Given data >>
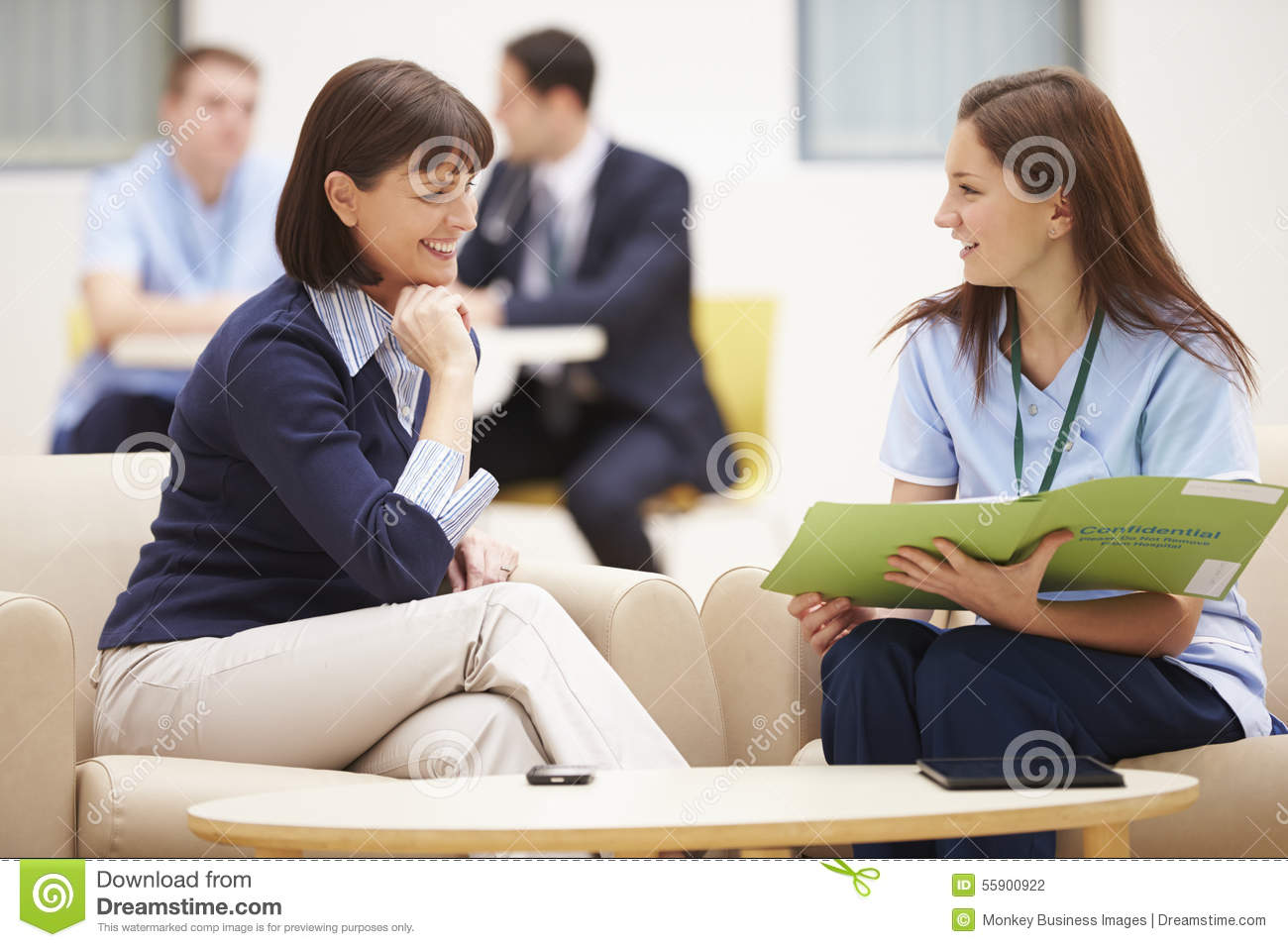 Woman Discussing Results With Nurse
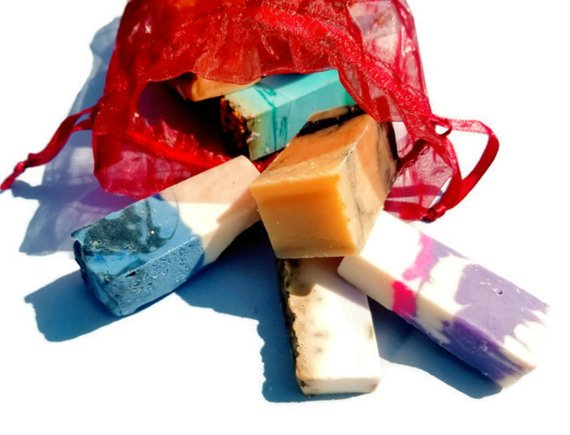 Assorted handcrafted soap pieces shown in red jewel toned bag.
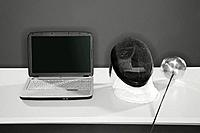 Laptop with fencing mask and foil on the table (thumbnail)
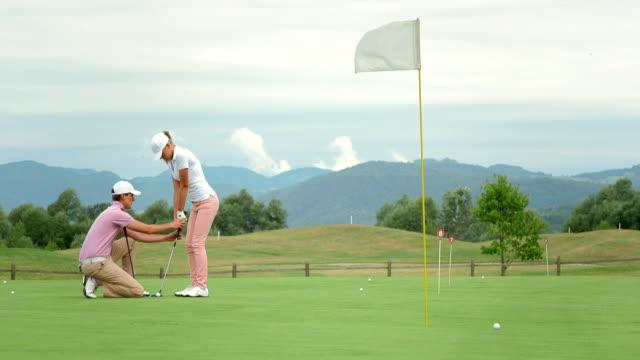 HD DOLLY: Female Golfer Taking Lessons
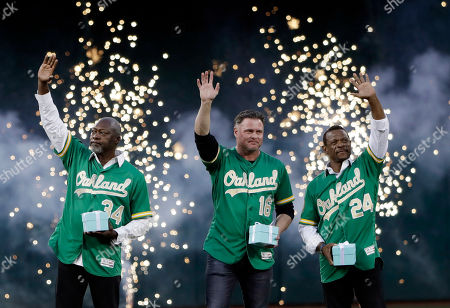 Dave Stewart, Jason Giambi, Rickey Henderson. Former Oakland Athletics players, from left to right, Dave Stewart, Jason Giambi and Rickey Henderson wave to the crowd during an introduction of the team's 50 greatest player before a baseball game against the Los Angeles Angels, in Oakland, Calif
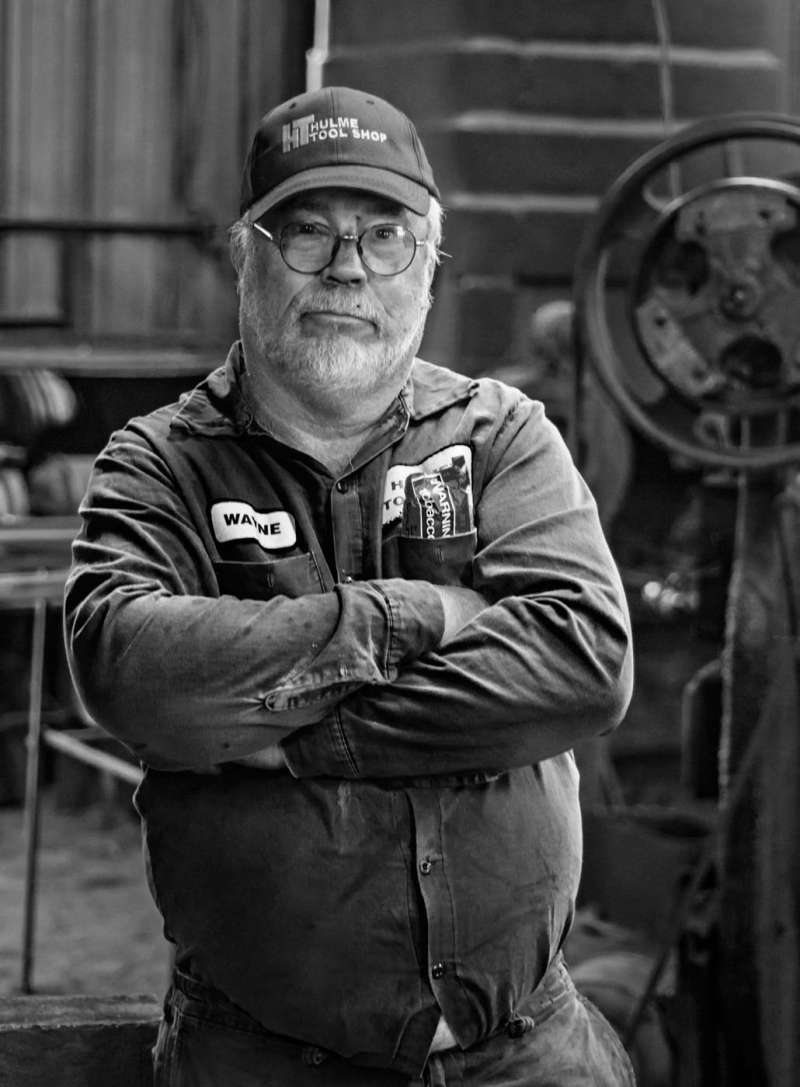 Editorial portrait of an industrial metal worker in black and white.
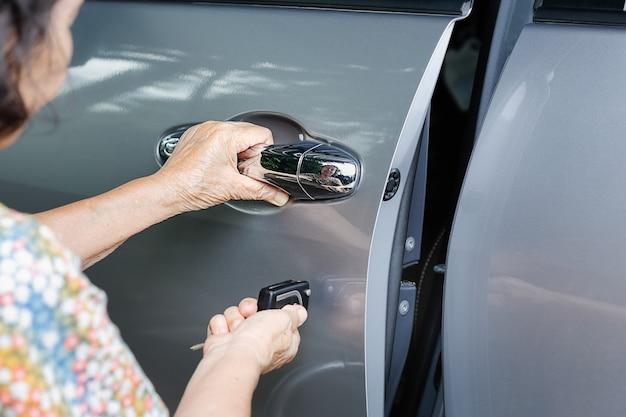 Ältere frauenhand öffnen das auto auf wichtigen autoalarmsystemen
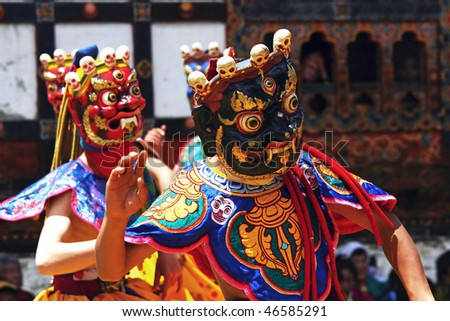 BHUTAN - APRIL 15: Dancers with colorful mask dance at a yearly festival called tsechu on April 15, 2008 in Bhutan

Task prompt >> The material above must be reproduced line for line, with the images omitted.

Solution to this task >>
 Woman Discussing Results With Nurse
 Assorted handcrafted soap pieces shown in red jewel toned bag.
 Laptop with fencing mask and foil on the table (thumbnail)
 HD DOLLY: Female Golfer Taking Lessons
 Dave Stewart, Jason Giambi, Rickey Henderson. Former Oakland Athletics players, from left to right, Dave Stewart, Jason Giambi and Rickey Henderson wave to the crowd during an introduction of the team's 50 greatest player before a baseball game against the Los Angeles Angels, in Oakland, Calif
 Editorial portrait of an industrial metal worker in black and white.
 Ältere frauenhand öffnen das auto auf wichtigen autoalarmsystemen
 BHUTAN - APRIL 15: Dancers with colorful mask dance at a yearly festival called tsechu on April 15, 2008 in Bhutan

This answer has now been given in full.